Risks and counterarguments (at least 4 risks + counterargument)
- Commodity cyclicality: the business depends on commodity spreads (fats, used cooking oil, animal by-product prices). Prolonged weakness in those spreads can compress margins and cash flow beyond current expectations.
- Nonoperating volatility and FX/exchange items: the company has reported sizable nonoperating losses in recent quarters (for example, a -$55.2m nonoperating loss in the latest quarter and other periods with large negative nonoperating items). These items can swing reported EPS and investor sentiment.
- Capital intensity and investing draw: net cash flow from investing activities has been noticeably negative in several quarters (e.g., -$287.47m in the latest quarter and larger negatives in prior periods). If capex ramps without corresponding margin improvement, returns could disappoint.

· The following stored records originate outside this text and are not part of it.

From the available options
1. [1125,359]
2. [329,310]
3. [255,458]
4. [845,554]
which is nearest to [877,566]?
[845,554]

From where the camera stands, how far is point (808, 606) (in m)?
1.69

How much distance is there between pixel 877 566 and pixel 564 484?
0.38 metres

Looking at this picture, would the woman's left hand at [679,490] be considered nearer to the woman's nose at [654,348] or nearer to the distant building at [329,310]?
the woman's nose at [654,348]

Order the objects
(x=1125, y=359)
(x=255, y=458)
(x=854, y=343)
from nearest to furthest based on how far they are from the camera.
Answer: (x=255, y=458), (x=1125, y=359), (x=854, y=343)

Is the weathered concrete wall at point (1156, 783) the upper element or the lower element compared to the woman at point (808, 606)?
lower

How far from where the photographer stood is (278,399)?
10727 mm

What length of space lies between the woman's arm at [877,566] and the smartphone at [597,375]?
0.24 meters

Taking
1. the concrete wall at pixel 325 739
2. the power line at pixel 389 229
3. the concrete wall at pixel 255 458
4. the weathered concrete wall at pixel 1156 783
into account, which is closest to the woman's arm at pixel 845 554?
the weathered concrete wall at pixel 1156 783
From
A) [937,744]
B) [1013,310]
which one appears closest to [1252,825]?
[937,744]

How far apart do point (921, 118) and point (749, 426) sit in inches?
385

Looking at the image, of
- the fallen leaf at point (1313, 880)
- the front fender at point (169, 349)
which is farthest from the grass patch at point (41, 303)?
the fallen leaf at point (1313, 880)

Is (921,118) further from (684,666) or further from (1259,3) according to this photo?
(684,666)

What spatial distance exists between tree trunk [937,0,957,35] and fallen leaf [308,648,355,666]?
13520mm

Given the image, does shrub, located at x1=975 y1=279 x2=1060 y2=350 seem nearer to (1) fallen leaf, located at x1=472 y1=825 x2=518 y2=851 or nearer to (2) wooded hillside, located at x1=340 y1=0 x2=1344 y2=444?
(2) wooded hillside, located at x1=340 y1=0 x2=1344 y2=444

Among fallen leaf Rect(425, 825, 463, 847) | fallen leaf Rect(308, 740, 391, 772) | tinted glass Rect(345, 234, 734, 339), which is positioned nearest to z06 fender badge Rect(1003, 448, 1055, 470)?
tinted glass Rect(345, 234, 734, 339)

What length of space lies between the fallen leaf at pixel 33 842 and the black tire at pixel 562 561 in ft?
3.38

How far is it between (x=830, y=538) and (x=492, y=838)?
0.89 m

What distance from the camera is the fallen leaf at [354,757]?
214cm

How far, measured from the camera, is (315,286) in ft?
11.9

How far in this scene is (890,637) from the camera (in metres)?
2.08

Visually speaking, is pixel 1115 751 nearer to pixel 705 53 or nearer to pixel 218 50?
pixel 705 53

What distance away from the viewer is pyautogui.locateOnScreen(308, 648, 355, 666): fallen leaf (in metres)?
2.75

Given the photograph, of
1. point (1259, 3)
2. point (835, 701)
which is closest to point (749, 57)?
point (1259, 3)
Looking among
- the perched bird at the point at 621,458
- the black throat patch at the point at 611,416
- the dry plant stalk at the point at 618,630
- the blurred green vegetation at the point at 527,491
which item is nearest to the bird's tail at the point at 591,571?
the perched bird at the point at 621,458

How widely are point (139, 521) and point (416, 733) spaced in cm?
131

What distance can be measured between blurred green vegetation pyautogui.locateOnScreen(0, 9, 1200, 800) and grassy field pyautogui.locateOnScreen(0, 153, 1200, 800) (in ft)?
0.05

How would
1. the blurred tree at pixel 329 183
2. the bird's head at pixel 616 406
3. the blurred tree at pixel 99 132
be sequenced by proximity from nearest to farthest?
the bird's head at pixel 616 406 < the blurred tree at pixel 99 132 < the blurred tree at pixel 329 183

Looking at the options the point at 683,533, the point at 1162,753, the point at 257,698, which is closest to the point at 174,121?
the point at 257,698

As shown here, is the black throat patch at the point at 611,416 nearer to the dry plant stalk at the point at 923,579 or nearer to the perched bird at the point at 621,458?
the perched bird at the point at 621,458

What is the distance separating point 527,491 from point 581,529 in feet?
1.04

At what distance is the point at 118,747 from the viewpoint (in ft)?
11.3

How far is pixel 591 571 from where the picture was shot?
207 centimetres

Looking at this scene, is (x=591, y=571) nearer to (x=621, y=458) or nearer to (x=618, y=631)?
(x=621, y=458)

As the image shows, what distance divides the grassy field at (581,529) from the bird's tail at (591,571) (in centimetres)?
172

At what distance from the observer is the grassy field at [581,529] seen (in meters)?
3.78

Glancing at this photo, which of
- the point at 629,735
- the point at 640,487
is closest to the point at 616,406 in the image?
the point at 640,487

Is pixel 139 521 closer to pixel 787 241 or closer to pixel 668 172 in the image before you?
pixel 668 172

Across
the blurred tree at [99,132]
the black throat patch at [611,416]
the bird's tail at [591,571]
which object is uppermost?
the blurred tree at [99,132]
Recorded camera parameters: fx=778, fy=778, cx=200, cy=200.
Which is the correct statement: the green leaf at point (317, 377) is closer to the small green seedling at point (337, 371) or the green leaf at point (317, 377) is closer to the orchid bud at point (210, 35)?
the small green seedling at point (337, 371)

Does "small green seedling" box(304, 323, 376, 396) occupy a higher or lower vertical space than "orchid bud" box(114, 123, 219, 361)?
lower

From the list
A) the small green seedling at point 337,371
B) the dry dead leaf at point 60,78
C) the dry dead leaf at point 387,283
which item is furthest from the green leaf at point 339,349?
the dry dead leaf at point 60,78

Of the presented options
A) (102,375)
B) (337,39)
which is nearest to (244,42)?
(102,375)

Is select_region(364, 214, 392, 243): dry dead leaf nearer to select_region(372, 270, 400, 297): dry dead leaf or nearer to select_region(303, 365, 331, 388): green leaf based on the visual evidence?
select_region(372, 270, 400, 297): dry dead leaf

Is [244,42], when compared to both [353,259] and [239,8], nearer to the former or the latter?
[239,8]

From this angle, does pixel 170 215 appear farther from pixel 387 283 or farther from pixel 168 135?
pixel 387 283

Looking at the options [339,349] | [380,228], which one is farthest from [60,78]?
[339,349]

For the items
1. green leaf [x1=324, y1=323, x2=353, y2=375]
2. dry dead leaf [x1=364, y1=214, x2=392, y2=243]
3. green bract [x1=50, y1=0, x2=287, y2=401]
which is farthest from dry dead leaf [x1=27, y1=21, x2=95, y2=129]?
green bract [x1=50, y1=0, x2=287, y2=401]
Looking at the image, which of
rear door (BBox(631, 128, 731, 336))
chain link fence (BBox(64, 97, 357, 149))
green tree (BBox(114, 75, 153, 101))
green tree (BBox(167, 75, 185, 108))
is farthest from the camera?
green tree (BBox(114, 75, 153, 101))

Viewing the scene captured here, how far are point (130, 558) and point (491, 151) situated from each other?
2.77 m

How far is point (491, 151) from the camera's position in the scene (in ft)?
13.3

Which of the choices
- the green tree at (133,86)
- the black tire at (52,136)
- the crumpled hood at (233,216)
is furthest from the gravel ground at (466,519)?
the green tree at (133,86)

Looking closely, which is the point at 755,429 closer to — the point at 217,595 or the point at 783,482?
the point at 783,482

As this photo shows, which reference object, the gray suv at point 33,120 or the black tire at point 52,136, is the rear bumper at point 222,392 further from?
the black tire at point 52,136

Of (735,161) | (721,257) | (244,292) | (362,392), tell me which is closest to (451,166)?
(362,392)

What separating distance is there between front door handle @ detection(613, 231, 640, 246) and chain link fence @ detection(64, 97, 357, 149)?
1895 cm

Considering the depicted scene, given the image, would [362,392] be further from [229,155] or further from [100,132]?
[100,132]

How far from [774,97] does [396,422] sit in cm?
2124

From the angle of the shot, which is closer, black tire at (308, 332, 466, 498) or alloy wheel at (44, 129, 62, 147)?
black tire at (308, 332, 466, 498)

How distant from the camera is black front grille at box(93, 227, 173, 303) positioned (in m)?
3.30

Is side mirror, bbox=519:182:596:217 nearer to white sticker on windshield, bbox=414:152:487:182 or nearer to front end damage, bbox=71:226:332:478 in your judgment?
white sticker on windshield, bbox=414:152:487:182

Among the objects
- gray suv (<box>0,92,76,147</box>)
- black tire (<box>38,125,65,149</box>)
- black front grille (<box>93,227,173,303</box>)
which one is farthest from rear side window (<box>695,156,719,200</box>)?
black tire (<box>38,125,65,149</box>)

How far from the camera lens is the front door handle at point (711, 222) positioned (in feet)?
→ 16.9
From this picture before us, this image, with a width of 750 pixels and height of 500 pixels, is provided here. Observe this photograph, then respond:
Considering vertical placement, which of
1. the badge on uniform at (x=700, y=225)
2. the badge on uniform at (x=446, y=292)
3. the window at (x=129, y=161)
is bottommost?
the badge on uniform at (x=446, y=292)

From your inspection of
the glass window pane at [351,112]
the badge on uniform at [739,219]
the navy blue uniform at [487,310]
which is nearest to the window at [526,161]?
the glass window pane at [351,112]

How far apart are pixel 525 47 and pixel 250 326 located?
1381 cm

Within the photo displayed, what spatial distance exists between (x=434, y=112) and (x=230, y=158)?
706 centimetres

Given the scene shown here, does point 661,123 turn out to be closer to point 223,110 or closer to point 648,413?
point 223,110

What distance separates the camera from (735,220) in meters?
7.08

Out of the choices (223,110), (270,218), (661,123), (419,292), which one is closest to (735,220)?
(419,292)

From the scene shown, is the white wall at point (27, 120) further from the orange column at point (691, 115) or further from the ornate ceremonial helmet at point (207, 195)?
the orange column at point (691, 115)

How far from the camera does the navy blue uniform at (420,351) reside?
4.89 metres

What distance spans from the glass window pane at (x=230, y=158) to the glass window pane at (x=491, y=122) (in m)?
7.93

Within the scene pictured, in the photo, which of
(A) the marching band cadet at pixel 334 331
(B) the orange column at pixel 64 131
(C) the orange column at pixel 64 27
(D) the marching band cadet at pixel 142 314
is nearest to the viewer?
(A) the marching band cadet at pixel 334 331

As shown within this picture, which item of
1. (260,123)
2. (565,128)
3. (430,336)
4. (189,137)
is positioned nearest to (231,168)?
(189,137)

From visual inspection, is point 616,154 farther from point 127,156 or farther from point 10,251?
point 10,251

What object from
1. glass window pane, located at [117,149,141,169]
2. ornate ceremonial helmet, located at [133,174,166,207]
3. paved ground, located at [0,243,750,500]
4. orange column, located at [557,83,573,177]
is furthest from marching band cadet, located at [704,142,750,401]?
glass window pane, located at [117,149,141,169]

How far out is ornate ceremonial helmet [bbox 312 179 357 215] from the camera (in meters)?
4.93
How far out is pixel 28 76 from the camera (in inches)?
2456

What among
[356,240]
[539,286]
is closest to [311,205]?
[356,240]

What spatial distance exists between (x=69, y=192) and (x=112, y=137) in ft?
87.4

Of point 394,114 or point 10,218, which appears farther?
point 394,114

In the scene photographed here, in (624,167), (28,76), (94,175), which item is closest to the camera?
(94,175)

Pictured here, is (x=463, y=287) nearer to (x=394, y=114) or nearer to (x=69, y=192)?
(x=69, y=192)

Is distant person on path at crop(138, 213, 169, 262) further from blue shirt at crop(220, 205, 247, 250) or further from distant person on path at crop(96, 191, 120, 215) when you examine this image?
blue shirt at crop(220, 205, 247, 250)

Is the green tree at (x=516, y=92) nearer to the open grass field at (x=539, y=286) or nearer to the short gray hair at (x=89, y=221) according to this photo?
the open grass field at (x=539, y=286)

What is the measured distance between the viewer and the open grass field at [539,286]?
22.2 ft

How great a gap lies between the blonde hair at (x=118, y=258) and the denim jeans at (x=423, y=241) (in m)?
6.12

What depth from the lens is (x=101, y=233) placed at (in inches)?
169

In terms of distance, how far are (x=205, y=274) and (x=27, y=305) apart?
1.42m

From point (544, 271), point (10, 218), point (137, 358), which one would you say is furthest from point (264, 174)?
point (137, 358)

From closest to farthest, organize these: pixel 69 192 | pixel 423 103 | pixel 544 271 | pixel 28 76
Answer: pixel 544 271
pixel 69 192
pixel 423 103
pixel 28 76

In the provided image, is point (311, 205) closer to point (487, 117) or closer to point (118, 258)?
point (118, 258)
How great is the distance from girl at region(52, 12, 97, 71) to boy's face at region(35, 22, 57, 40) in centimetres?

- Policy/regulatory risk: renewable fuels are influenced by policy (credits, mandates). A change in incentives or an adverse regulatory decision could materially impact the fuel segment's economics.
- Operational / JV execution risk: Darling has historically partnered or invested in joint ventures to scale renewable diesel. Execution delays, cost overruns or JV governance conflicts would be a meaningful downside.
Counterargument: Its possible the cycle that pressured renewable fuels and by-product pricing lasts longer than anticipated. If margins stay depressed and the company continues high reinvestment, EPS and cash returns could be structurally lower for multiple quarters, compressing multiples and hitting the stock. That scenario argues for a smaller initial position and vigilant stop management.
What would change my mind
I would become more bullish if: 1) quarterly operating cash flow rises sustainably above $300m alongside improving fuel margins; 2) the company reports fewer negative nonoperating surprises and FX volatility abates; 3) there is clear evidence of higher utilization and margin recovery in the fuel segment (JV ramps or margin commentary). Conversely, I would turn negative if operating cash flow meaningfully deteriorates (quarterly OCF < $150m persistently) or if the company announces large impairments / capital overruns on new facilities.
Conclusion and stance
Darling Ingredients is a well-capitalized, cash-generative operator in a thematic area - circular ingredients and renewable fuels - that should benefit from longer-term sustainability tailwinds. Near-term volatility tied to commodity spreads and occasional nonoperating losses creates entry opportunities. For active investors comfortable with cyclical risk, I recommend a tactical long (entry $35-37, stop $30, targets $45/$55) while monitoring fuel margin data, by-product price recovery and quarterly operating cash generation.
Note on data: filings referenced in this write-up include the quarter ended 09/27/2025 (filed 11/05/2025) and earlier quarterly disclosures from 2024 and 2025. If you trade this idea, size appropriately and review the company's full filings for a complete picture.
Disclosure
Not financial advice. This is a trade idea based on public company financials and recent news; always run your own due diligence and consider position sizing and risk tolerance before trading.